Scene-based reasoning data

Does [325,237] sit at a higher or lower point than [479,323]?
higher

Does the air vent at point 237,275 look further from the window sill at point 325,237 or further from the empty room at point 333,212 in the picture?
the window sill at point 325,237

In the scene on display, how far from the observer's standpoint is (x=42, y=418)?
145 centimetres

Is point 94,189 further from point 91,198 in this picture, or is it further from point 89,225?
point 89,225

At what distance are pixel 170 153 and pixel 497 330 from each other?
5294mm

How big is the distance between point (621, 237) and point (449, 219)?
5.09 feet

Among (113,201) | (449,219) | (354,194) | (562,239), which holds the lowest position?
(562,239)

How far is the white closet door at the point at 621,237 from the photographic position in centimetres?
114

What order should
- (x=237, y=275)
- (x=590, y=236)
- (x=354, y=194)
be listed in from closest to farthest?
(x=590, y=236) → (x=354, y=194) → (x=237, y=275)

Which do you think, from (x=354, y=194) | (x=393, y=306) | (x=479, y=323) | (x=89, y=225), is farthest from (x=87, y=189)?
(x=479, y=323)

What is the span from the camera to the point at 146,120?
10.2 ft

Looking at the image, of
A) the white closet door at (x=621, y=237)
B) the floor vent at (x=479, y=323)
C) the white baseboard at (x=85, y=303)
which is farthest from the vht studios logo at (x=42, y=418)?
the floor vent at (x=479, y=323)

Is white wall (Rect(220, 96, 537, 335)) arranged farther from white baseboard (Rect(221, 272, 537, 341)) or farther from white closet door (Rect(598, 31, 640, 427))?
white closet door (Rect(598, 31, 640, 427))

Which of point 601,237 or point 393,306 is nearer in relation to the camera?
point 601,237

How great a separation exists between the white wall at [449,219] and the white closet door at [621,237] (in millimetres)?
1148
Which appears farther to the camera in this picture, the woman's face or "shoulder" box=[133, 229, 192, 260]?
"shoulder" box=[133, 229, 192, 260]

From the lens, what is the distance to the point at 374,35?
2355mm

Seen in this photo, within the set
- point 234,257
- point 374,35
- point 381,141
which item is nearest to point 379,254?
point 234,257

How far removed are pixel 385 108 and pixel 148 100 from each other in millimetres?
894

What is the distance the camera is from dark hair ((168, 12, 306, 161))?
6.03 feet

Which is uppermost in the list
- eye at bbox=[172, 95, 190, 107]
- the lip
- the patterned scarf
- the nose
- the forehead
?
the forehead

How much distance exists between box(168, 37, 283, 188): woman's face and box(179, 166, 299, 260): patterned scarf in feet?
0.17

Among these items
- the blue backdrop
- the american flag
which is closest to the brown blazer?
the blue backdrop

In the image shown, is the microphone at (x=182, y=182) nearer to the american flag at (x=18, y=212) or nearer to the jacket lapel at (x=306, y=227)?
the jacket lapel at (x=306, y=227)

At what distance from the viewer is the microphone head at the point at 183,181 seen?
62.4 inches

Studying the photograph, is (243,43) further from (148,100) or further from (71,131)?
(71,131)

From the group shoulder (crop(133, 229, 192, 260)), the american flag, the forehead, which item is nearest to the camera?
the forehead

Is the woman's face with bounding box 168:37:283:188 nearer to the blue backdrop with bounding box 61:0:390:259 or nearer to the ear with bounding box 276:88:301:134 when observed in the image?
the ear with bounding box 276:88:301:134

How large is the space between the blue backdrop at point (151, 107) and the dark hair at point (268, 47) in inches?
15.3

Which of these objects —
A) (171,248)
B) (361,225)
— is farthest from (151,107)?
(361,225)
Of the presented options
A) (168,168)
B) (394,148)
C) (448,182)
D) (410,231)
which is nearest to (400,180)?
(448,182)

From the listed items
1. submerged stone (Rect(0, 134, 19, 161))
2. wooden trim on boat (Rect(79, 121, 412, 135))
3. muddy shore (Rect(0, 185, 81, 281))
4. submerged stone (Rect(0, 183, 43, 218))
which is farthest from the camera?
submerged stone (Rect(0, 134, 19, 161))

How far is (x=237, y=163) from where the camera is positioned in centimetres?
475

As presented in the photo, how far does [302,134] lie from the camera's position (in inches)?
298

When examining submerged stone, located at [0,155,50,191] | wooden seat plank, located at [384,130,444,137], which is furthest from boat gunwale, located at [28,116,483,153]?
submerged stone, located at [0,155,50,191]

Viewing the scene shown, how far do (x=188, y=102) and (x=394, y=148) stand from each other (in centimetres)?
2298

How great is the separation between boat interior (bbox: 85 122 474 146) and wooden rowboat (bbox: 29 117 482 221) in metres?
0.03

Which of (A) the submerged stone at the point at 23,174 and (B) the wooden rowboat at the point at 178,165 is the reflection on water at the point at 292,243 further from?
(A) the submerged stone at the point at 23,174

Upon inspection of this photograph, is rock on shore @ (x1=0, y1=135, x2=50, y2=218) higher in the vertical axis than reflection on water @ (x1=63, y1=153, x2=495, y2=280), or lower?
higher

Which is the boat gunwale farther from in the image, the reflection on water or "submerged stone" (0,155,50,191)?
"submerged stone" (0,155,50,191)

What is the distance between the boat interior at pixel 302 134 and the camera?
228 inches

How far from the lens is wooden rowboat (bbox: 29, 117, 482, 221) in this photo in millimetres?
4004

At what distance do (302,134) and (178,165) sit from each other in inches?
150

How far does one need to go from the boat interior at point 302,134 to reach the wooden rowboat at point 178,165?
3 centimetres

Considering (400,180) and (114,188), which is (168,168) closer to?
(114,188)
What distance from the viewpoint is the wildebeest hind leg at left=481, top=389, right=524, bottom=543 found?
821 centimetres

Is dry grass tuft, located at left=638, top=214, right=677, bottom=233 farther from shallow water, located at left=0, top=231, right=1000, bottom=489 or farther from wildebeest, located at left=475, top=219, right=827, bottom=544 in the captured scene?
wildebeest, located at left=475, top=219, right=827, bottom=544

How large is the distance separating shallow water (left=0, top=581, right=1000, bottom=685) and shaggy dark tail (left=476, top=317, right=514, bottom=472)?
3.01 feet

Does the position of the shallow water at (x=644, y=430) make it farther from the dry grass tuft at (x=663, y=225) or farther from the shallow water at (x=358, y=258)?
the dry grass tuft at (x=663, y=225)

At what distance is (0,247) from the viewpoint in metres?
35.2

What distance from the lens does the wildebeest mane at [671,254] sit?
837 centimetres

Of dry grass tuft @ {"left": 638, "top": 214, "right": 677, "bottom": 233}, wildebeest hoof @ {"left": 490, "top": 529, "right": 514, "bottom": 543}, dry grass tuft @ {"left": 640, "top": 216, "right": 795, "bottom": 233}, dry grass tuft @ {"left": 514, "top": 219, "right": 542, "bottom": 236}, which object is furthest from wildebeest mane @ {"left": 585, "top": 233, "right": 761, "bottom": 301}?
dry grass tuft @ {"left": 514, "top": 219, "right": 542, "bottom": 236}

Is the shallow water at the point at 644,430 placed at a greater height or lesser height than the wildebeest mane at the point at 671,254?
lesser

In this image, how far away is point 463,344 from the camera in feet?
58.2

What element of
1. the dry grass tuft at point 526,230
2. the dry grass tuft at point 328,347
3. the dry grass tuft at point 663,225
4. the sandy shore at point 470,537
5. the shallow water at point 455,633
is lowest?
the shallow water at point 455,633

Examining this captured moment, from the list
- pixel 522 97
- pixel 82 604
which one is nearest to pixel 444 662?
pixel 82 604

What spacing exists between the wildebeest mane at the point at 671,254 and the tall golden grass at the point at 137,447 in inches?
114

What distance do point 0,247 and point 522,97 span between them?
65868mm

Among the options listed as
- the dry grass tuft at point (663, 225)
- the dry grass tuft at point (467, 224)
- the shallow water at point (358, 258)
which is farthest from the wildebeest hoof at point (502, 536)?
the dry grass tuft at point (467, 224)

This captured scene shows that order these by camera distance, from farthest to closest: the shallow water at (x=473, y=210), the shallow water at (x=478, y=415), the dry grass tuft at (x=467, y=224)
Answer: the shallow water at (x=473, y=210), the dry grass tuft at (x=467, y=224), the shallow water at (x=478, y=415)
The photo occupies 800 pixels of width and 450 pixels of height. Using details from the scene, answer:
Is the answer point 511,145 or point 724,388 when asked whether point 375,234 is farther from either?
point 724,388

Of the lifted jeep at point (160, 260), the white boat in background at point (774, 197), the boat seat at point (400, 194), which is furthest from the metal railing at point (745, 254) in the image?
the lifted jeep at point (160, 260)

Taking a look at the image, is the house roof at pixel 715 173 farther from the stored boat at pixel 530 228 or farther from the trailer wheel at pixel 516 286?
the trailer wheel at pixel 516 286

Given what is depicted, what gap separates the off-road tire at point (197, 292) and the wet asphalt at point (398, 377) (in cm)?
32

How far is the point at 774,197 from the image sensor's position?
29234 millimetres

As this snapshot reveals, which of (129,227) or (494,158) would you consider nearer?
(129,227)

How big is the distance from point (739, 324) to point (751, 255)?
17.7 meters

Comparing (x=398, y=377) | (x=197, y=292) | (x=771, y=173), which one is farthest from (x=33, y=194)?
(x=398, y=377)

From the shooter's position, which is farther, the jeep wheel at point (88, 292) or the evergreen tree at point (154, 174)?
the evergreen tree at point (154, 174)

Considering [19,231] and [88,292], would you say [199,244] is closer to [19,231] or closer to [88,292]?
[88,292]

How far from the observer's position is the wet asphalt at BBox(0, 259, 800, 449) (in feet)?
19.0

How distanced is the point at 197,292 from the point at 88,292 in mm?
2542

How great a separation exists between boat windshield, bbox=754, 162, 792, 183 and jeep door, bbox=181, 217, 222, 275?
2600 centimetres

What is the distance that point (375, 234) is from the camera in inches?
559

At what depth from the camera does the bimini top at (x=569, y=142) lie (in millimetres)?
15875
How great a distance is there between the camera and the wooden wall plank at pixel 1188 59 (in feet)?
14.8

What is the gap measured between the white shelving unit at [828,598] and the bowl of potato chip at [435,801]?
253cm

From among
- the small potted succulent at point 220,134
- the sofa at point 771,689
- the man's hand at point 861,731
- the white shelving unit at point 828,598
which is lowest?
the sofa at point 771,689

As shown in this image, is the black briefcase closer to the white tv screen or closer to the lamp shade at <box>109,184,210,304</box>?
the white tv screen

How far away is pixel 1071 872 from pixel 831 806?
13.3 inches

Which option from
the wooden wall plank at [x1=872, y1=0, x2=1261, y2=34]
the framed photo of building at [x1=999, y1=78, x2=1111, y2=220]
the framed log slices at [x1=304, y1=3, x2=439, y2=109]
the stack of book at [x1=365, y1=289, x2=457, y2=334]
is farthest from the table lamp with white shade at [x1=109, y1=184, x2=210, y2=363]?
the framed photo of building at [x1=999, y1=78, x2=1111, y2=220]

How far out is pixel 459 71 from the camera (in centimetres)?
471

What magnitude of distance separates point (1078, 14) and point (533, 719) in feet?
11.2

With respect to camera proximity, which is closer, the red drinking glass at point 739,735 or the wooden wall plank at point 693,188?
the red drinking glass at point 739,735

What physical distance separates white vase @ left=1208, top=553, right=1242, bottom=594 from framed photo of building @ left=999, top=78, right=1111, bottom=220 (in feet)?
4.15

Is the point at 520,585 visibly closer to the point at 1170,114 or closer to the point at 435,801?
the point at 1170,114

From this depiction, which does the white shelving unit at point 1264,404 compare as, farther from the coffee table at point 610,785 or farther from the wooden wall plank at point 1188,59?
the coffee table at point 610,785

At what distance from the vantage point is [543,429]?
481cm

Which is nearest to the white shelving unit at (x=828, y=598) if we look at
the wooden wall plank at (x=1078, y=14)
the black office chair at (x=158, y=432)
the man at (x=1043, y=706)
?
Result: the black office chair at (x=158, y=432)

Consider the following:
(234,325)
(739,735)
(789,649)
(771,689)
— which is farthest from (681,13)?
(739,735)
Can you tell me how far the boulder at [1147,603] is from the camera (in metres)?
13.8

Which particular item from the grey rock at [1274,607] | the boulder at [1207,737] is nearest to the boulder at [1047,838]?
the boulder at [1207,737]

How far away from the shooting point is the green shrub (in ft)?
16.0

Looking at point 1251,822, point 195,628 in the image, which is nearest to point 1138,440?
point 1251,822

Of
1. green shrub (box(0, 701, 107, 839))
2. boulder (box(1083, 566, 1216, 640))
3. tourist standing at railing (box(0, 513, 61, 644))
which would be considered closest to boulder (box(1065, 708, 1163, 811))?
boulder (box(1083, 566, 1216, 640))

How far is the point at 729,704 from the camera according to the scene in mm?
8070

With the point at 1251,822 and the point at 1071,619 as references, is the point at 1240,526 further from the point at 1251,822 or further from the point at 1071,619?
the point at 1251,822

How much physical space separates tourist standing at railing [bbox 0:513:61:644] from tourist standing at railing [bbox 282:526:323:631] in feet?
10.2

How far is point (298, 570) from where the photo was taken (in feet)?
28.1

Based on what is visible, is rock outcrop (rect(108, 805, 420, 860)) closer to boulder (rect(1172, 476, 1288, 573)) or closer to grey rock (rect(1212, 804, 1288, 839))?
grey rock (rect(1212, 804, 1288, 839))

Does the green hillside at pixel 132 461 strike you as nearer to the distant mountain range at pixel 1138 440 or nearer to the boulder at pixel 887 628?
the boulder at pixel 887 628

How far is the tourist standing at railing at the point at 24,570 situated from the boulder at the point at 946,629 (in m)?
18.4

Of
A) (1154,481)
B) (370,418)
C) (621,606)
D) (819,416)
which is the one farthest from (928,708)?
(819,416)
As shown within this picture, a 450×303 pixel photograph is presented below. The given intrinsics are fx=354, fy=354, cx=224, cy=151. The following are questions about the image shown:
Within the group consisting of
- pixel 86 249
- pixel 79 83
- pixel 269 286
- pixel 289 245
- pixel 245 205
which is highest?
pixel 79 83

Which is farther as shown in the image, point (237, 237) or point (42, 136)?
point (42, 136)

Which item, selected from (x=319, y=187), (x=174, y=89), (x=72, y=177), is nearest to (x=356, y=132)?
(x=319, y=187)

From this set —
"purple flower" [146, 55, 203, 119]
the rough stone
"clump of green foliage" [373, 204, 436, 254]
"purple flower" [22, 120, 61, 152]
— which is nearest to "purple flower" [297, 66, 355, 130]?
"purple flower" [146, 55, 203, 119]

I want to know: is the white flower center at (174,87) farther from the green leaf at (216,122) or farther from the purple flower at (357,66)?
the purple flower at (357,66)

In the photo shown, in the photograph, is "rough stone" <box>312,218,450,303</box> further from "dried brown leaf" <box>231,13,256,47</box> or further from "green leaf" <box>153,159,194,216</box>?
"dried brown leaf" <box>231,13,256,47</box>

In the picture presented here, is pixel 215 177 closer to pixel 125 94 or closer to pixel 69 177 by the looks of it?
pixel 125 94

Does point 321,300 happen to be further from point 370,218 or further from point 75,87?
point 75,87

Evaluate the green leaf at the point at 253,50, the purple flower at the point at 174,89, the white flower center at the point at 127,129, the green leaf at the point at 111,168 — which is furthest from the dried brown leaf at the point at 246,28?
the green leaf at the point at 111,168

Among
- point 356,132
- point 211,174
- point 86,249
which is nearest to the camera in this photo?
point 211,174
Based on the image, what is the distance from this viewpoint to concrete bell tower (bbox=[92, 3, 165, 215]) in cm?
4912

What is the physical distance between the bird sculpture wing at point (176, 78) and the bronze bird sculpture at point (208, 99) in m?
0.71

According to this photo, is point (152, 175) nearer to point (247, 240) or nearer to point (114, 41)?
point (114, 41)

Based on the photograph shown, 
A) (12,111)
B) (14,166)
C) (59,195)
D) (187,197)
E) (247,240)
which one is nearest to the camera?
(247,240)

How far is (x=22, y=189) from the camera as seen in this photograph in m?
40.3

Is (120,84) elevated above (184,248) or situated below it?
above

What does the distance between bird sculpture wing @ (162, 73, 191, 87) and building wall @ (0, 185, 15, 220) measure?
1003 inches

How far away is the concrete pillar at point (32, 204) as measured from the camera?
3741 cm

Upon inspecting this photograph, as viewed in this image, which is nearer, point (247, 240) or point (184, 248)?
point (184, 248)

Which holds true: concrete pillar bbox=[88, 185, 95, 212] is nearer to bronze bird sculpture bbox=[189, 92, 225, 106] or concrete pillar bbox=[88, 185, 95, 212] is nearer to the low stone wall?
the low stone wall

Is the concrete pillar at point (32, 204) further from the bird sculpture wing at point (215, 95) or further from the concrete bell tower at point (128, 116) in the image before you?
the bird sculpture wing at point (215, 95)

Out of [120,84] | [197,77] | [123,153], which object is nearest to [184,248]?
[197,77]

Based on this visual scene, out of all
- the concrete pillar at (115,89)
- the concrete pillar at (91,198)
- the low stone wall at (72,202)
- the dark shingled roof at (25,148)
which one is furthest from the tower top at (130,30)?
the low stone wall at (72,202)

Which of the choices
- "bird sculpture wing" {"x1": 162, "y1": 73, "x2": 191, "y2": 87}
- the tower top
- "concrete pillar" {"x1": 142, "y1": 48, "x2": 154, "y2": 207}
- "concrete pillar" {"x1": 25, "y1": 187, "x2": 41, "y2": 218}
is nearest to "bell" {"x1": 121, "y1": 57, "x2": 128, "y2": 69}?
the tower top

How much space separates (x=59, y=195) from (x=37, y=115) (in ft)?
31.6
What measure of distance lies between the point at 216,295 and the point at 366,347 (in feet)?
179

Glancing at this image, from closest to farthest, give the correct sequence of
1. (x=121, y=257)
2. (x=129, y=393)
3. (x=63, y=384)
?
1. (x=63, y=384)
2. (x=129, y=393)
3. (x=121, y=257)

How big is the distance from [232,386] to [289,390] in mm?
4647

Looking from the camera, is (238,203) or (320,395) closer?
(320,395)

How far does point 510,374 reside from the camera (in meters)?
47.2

Your task> Output the part of the data that opens with the line containing "What is the gap" and closes with the line containing "13.3 inches" as a two-column CSV headed text and answer. Give each text with its answer in one row, and put every field in quotation marks with line breaks replaced by spaces.

Solution to this problem>
text,answer
"What is the gap measured between the white shelving unit at [828,598] and the bowl of potato chip at [435,801]?","253cm"
"From among - the small potted succulent at point 220,134 - the sofa at point 771,689 - the man's hand at point 861,731 - the white shelving unit at point 828,598 which is lowest?","the sofa at point 771,689"
"As shown in this image, is the black briefcase closer to the white tv screen or closer to the lamp shade at <box>109,184,210,304</box>?","the white tv screen"
"How far away is pixel 1071 872 from pixel 831 806?","13.3 inches"